Anche l’inferno del Nord può diventare paradiso e una corsa drammatica e durissima come la Parigi-Roubaix può regalare sogni immensi. L’urlo di gioia di Sonny Colbrelli dopo la volata nel velodromo è la sintesi di tutto: sofferenza, fatica, azzardo e coraggio da vendere. Perché solo così si può domare la Regina delle classiche. Il corridore che da ragazzo faceva il metalmeccanico pur di coltivare la sua passione a due ruote, ora è in cima al mondo.
È stata una stagione magica per lui, cadenzata dal successo al campionato italiano e a quello europeo.

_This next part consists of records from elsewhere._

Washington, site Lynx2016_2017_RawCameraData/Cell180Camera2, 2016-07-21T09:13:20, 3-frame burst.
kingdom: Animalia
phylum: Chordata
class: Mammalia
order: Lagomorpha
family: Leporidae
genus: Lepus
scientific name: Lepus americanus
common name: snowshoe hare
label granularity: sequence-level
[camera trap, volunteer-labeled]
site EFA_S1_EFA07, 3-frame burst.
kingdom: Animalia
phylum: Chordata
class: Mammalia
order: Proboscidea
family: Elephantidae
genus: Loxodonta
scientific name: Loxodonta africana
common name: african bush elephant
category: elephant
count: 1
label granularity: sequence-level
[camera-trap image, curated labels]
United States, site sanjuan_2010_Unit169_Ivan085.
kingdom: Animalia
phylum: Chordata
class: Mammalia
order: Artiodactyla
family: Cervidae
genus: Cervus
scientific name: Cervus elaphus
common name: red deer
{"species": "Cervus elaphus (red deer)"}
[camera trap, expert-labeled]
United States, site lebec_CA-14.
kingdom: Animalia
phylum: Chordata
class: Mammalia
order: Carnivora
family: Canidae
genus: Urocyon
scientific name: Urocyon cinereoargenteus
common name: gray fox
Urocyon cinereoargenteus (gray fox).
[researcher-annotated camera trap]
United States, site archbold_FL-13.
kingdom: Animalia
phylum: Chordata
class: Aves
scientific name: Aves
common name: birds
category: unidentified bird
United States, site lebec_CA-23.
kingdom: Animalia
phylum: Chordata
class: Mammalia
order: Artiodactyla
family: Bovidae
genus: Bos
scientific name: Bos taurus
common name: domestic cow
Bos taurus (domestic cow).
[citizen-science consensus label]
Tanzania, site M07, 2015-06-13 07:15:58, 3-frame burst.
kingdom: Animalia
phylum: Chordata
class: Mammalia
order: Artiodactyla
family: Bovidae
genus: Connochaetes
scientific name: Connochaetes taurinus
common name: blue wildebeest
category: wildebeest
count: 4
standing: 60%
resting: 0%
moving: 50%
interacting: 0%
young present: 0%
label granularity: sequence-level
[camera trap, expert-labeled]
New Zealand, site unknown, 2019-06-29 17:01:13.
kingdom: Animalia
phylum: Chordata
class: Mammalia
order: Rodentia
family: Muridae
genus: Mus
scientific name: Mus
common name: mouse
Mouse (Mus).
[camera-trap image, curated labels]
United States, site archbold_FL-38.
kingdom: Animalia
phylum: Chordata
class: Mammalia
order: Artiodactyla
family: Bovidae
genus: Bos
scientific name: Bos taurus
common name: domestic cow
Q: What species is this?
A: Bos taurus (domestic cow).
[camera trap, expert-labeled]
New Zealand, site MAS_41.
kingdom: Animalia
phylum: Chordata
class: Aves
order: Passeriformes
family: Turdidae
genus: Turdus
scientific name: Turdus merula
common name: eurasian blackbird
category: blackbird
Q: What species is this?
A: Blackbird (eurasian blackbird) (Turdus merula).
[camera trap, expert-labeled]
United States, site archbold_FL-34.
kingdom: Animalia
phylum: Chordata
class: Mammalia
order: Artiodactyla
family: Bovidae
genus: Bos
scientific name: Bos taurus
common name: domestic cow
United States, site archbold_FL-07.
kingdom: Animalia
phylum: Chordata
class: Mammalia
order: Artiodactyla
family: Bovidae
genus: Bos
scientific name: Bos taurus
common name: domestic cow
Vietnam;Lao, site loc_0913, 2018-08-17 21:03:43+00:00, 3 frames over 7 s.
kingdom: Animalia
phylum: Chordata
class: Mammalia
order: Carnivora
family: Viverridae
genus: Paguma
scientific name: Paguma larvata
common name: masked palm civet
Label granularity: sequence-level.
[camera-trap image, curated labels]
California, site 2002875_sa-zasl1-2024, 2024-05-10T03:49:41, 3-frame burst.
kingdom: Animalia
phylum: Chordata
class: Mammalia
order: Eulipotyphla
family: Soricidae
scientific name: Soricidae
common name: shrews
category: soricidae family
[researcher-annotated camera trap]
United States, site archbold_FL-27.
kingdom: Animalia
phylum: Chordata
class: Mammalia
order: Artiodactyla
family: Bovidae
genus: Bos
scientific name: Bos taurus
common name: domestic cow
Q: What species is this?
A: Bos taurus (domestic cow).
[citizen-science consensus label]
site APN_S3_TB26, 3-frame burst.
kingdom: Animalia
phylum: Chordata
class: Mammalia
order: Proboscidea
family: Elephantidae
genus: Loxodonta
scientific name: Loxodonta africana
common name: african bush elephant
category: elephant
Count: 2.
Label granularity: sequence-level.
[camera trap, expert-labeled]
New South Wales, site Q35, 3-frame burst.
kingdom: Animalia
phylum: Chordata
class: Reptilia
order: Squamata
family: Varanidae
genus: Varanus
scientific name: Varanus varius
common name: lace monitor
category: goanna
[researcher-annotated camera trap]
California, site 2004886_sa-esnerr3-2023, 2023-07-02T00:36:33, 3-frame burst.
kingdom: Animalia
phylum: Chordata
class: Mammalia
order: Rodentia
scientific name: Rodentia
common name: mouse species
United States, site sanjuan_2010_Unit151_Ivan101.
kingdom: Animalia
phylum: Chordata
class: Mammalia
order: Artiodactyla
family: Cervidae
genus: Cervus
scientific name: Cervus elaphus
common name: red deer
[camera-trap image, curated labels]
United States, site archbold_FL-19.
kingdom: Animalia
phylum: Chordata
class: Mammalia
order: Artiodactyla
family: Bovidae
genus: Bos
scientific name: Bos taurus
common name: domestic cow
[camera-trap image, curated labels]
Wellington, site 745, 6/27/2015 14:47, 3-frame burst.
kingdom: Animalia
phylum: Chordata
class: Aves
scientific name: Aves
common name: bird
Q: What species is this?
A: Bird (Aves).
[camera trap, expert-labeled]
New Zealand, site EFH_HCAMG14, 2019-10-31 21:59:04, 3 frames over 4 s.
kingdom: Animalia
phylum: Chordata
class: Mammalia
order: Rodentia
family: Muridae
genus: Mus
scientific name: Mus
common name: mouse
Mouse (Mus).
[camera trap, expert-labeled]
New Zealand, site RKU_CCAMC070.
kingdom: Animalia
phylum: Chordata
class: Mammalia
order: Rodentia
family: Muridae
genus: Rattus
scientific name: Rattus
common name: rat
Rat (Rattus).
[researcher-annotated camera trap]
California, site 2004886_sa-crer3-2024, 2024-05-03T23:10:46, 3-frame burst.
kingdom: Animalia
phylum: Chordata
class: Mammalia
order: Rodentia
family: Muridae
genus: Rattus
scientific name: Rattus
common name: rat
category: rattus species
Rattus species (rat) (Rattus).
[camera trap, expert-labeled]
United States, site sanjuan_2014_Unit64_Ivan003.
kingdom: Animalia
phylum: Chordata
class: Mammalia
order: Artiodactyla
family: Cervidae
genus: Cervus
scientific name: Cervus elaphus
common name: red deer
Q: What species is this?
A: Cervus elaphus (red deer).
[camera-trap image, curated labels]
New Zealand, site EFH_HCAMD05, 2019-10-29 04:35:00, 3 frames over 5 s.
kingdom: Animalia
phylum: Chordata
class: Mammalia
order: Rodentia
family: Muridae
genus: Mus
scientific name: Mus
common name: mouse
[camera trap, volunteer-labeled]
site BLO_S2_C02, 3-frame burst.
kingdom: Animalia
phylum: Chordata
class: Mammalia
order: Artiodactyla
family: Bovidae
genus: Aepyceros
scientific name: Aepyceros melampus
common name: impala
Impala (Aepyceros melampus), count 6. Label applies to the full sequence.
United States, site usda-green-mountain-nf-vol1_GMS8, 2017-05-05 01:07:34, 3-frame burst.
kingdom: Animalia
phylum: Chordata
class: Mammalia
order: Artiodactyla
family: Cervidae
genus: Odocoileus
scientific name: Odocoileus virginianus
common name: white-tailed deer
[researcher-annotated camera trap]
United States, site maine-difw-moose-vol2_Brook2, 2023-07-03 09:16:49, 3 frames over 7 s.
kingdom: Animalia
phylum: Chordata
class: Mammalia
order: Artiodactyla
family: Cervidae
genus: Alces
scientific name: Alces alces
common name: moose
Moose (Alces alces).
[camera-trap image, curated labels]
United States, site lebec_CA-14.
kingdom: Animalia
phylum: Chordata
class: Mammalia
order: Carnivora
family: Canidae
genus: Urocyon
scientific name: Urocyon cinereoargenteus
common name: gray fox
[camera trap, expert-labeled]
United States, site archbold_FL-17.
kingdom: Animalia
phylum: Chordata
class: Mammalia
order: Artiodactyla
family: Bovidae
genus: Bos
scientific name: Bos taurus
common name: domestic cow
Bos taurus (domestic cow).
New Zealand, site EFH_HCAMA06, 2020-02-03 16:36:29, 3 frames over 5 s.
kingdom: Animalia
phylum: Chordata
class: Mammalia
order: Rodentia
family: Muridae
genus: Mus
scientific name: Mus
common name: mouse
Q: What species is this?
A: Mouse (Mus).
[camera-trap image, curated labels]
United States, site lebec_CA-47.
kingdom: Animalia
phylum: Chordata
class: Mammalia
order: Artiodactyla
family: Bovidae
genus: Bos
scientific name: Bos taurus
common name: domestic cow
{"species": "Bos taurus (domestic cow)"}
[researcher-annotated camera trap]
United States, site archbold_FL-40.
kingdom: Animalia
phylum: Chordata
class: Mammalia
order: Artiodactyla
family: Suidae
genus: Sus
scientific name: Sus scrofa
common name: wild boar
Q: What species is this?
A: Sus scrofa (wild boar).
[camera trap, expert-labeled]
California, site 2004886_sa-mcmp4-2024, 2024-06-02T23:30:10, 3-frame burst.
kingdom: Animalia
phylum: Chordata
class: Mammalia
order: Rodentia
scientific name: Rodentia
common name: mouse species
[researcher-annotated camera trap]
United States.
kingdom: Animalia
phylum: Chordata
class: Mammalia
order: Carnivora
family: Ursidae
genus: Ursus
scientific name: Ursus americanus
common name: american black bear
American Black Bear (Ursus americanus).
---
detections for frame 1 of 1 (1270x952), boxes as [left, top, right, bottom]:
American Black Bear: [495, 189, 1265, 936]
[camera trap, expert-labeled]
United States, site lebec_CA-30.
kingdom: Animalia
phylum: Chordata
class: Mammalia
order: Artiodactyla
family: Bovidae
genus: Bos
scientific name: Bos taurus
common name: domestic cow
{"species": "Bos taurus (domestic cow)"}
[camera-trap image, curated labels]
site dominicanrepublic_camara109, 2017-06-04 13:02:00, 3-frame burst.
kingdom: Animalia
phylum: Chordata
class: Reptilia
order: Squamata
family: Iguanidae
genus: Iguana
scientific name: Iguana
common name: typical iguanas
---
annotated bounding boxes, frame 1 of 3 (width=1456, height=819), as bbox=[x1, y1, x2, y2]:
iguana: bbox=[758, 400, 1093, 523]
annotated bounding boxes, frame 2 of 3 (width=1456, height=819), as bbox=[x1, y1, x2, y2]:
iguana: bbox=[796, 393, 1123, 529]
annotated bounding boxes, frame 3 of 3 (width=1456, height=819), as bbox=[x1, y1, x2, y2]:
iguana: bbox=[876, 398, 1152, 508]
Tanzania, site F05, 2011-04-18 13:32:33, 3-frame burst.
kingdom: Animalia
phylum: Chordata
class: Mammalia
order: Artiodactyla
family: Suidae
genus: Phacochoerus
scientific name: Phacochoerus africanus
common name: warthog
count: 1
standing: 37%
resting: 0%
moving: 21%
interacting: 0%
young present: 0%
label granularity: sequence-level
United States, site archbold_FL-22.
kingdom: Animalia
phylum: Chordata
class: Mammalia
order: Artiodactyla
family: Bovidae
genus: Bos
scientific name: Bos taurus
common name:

A 31 anni Sonny, si chiama così perché a sua madre piaceva il personaggio detective della serie Miami Vice – vive la sua giornata più bella, oltretutto al debutto alla Roubaix.
Era dal 1999 (con Andrea Tafi) che l’Italia non vinceva su quelle strade, ci è riuscito Colbrelli nell’edixzione più terribile degli ultimi 20 anni, con pioggia, fango, vento, cadute a ripetizione e sogni infranti. Come quello di Moscon, prima appiedato da una foratura e poi vittima di una caduta che ha fatto sfumare tutto.
Ma se un azzurro cade, un altro firma un capolavoro: batte Vermeerchs e Vander Peol e sfreccia verso la corsa dei suoi sogni. Alla partenza aveva detto ai compagni: "Ragazzi, ci vediamo sul bus, perché tanto oggi duro poco…".